MicheleCotrufo / pdf2doi

A python library/command-line tool to extract the DOI or other identifiers of a scientific paper from a pdf file.
101 stars 18 forks source link

TypeError: 'NoneType' object is not iterable #15

Closed Don-Yin closed 2 years ago

Don-Yin commented 2 years ago

There appears to be a type error in "finder.py" that only emerges on certain PDF files. This one, for example: paper12.2009_unknown_040916_440842.pdf

A miniumn code snippet for reproducing this error:

from pathlib import Path
import pdf2doi

pdf2doi.config.set("verbose", False)
PDF_name = "paper12.2009_unknown_040916_440842.pdf"
results = pdf2doi.pdf2doi(str(Path("examples", PDF_name)))

Where the PDF is placed in the example folder.

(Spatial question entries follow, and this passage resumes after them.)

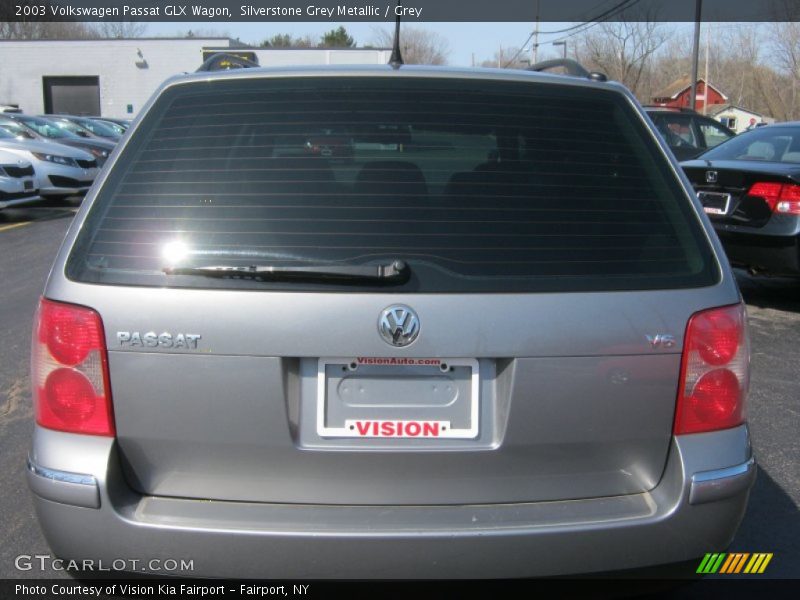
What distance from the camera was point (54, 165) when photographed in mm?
14617

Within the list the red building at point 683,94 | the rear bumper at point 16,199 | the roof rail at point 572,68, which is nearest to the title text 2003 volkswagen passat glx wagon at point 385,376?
the roof rail at point 572,68

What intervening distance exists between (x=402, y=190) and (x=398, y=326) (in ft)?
1.37

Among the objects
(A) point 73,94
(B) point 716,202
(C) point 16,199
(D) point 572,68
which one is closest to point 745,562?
(D) point 572,68

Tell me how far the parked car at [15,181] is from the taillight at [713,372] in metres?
12.6

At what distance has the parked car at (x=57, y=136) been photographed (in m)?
17.0

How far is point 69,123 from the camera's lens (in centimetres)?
2086

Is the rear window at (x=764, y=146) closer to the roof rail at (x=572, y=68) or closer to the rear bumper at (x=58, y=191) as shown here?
the roof rail at (x=572, y=68)

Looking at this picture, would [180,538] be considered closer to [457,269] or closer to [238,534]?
[238,534]

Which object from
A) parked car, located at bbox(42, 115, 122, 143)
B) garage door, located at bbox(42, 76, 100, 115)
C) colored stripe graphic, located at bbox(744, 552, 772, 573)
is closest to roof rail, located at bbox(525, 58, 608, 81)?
colored stripe graphic, located at bbox(744, 552, 772, 573)

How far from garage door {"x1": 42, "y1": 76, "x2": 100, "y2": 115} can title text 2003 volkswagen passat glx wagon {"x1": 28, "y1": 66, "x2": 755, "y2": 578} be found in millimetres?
45995

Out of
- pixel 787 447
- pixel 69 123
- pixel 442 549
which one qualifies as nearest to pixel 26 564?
pixel 442 549

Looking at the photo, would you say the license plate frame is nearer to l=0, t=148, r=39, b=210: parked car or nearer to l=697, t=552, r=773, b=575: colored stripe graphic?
l=697, t=552, r=773, b=575: colored stripe graphic

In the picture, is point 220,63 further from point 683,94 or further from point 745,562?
point 683,94

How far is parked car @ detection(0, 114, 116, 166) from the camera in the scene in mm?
16975
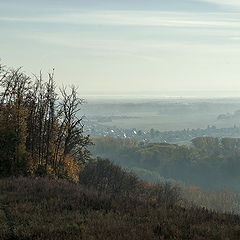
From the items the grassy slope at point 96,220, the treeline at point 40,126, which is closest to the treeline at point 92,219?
the grassy slope at point 96,220

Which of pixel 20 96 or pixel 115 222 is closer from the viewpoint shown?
pixel 115 222

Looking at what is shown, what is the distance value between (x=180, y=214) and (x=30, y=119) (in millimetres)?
26167

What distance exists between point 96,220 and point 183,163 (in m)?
139

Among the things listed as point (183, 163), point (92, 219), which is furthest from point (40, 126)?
point (183, 163)

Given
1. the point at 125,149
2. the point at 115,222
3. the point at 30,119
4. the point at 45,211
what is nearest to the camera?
the point at 115,222

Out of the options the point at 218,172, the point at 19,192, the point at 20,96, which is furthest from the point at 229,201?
the point at 19,192

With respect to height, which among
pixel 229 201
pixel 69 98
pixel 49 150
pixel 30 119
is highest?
pixel 69 98

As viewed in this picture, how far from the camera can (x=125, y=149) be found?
16338 centimetres

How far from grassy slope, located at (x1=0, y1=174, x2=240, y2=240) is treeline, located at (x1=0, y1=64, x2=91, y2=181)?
15.1 meters

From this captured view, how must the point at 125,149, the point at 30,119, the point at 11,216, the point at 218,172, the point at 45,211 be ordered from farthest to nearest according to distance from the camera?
1. the point at 125,149
2. the point at 218,172
3. the point at 30,119
4. the point at 45,211
5. the point at 11,216

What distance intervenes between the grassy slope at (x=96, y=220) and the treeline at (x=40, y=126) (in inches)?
593

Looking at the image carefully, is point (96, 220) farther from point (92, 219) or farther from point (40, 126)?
point (40, 126)

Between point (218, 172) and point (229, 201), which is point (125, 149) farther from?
point (229, 201)

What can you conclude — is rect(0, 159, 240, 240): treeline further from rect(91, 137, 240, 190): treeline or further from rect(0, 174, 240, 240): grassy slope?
rect(91, 137, 240, 190): treeline
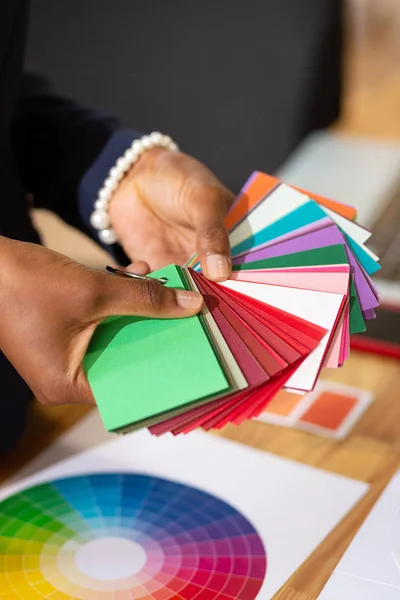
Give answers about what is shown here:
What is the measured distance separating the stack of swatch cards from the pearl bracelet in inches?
8.9

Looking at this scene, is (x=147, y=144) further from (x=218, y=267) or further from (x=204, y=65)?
(x=204, y=65)

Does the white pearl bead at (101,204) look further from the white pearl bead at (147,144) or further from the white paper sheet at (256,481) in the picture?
the white paper sheet at (256,481)

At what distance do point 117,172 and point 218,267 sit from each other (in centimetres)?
30

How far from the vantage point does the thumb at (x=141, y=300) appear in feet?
2.06

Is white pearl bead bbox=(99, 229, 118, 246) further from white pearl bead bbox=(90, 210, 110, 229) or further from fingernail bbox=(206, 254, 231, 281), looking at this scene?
fingernail bbox=(206, 254, 231, 281)

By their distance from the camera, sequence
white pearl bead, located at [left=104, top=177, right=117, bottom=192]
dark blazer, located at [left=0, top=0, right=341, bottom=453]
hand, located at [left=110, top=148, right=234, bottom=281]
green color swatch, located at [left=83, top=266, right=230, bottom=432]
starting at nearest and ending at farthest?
green color swatch, located at [left=83, top=266, right=230, bottom=432] → hand, located at [left=110, top=148, right=234, bottom=281] → white pearl bead, located at [left=104, top=177, right=117, bottom=192] → dark blazer, located at [left=0, top=0, right=341, bottom=453]

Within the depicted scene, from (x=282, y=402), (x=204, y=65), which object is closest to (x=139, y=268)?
(x=282, y=402)

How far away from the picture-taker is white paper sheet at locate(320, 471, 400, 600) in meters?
0.67

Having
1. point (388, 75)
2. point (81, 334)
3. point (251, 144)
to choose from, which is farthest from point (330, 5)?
point (81, 334)

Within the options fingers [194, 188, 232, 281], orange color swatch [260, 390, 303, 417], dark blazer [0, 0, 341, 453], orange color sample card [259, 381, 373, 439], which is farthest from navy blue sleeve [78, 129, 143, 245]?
dark blazer [0, 0, 341, 453]

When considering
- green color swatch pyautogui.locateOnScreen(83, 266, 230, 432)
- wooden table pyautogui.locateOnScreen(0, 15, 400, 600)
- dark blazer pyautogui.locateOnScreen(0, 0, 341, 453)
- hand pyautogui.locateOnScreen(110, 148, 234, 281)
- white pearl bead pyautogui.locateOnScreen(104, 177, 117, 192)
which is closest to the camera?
green color swatch pyautogui.locateOnScreen(83, 266, 230, 432)

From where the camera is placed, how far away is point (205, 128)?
169cm

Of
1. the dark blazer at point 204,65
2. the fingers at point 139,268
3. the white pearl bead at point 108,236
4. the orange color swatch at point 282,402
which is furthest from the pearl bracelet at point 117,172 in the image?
the dark blazer at point 204,65

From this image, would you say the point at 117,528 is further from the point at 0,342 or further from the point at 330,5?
the point at 330,5
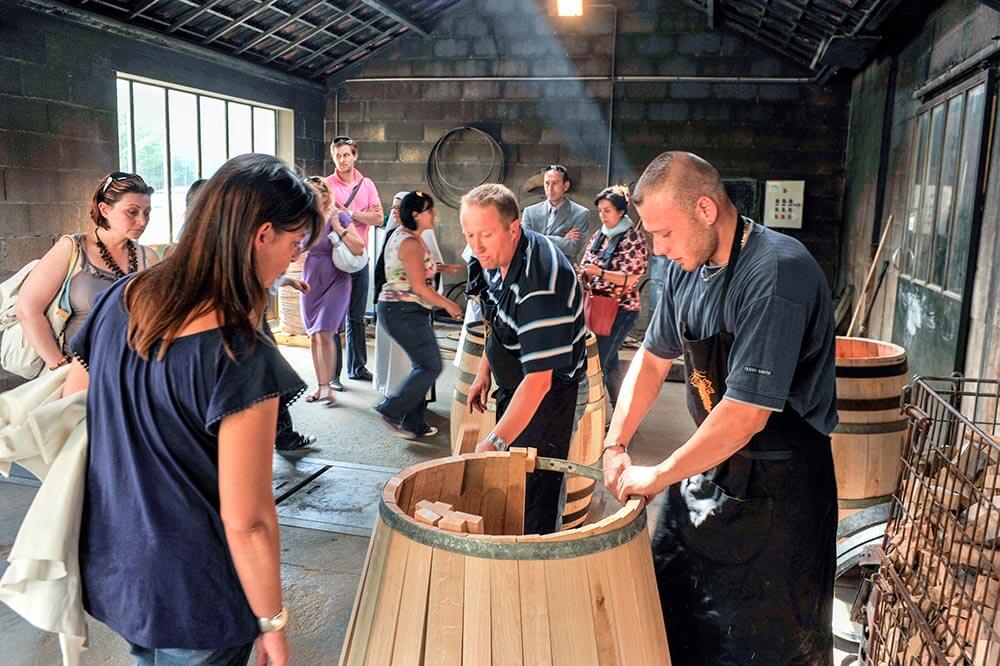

Here is the error message:

Traceback (most recent call last):
  File "/Users/donyin/Desktop/pdf2doi-master/main.py", line 15, in <module>
    results = pdf2doi.pdf2doi(str(Path("examples", i)))
  File "/Users/donyin/Desktop/pdf2doi-master/pdf2doi/main.py", line 90, in pdf2doi
    result = pdf2doi_singlefile(filename)
  File "/Users/donyin/Desktop/pdf2doi-master/pdf2doi/main.py", line 134, in pdf2doi_singlefile
    result = finders.find_identifier(file,method="document_infos",keysToCheckFirst=['/doi','/identfier'])
  File "/Users/donyin/Desktop/pdf2doi-master/pdf2doi/finders.py", line 548, in find_identifier
    identifier, desc, info = finder_methods[method](file,func_validate,**kwargs)
  File "/Users/donyin/Desktop/pdf2doi-master/pdf2doi/finders.py", line 586, in find_identifier_in_pdf_info
    identifier,desc,info = find_identifier_in_text(pdfinfo[key],func_validate)
  File "/Users/donyin/Desktop/pdf2doi-master/pdf2doi/finders.py", line 286, in find_identifier_in_text
    for identifier in identifiers:
TypeError: 'NoneType' object is not iterable

I thought I fixed this error by adding:

if identifiers is None:
     identifiers = []

at line 286 of your "finder.py", so that it becomes:

        #First we look for DOI
        for v in range(len(doi_regexp)):
            identifiers = extract_doi_from_text(text,version=v)
            if identifiers is None: # <- here
                identifiers = [] # <- here
            for identifier in identifiers:
                validation = func_validate(identifier,'doi')
                if validation: 
                    return identifier, 'DOI', validation

But this was a bit hacky and not the proper solution. You'd undoubtedly know more about what's going on, so I thought I'd let you know about this.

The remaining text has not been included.